Unfortunately, a lot of Americans are conditioned to pay obscene rates for medical care and funeral care. They don’t know anything different. They hate the idea of higher taxes that might go for paying for someone else’s well-being. They don’t understand that someday, they might need help themselves, and that money raised through taxes would theoretically be there for them, too.

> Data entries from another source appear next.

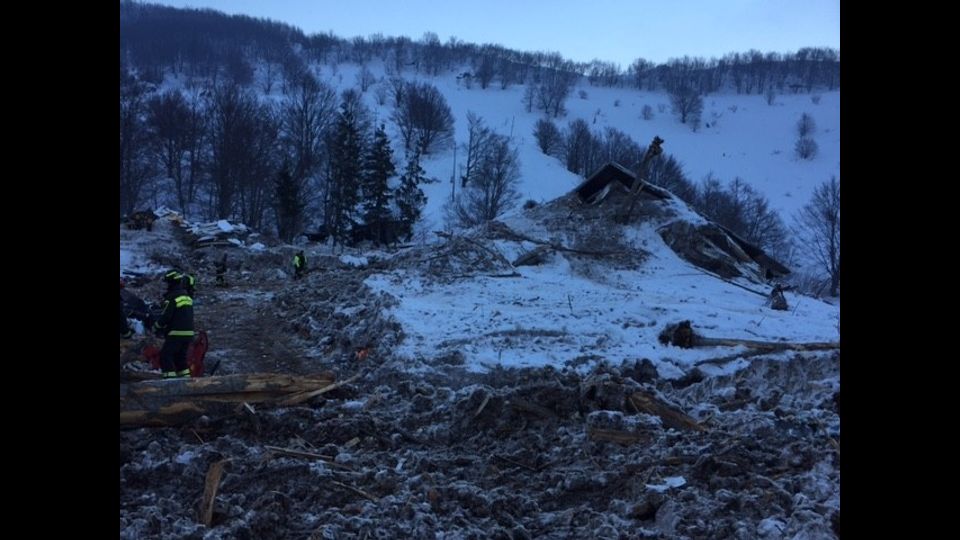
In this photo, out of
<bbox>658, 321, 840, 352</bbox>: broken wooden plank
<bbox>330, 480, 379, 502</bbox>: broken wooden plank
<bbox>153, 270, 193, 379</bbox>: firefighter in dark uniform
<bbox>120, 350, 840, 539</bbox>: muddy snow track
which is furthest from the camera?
<bbox>658, 321, 840, 352</bbox>: broken wooden plank

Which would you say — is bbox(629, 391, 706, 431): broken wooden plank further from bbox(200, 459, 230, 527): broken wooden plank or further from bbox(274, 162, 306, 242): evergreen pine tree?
bbox(274, 162, 306, 242): evergreen pine tree

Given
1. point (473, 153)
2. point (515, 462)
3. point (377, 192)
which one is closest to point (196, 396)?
point (515, 462)

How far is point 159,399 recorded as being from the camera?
6.23 metres

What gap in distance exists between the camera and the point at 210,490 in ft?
15.6

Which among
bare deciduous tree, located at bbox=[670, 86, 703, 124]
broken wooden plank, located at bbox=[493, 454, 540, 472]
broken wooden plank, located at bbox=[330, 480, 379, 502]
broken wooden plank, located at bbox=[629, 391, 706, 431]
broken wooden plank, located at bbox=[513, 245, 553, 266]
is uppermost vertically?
bare deciduous tree, located at bbox=[670, 86, 703, 124]

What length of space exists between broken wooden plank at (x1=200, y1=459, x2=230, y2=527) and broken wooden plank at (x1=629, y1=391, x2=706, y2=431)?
14.5ft

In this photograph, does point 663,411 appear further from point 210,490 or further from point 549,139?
point 549,139

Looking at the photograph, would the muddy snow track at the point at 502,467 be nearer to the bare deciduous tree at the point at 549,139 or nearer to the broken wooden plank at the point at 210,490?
the broken wooden plank at the point at 210,490

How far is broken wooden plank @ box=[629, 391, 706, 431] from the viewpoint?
645cm

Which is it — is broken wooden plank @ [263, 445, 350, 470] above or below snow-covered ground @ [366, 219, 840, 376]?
below

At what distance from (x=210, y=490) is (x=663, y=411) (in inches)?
184

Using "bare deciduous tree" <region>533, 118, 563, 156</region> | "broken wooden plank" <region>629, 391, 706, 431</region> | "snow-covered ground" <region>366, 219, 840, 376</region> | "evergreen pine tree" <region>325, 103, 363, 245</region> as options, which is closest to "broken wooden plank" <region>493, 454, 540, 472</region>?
"broken wooden plank" <region>629, 391, 706, 431</region>
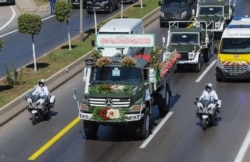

Well… I don’t know how much longer we’ll be living the European dream. I do like it here a lot and have mostly assimilated, although my German definitely needs a lot of work. We don’t plan to stay here forever… but neither is a move back to the States in the cards at this point. I would like to wait until the virus settles down somewhat and Trump is no longer a threat to my blood pressure. I could write a lot about what I think of him… especially as the election looms and he does more drastic things to mess up democracy. But I don’t feel like ranting today. It’s rainy… dark and chilly outside. I’d rather focus on something cozier.
So, I hope you’ll all have a nice Monday and take Rosaleen’s advice to heart if you’re feeling a bit blue. Or, at least imagine yourself soaping your arse and slipping backwards over a rainbow. Maybe you’ll even crack a smile as wide as your asscrack.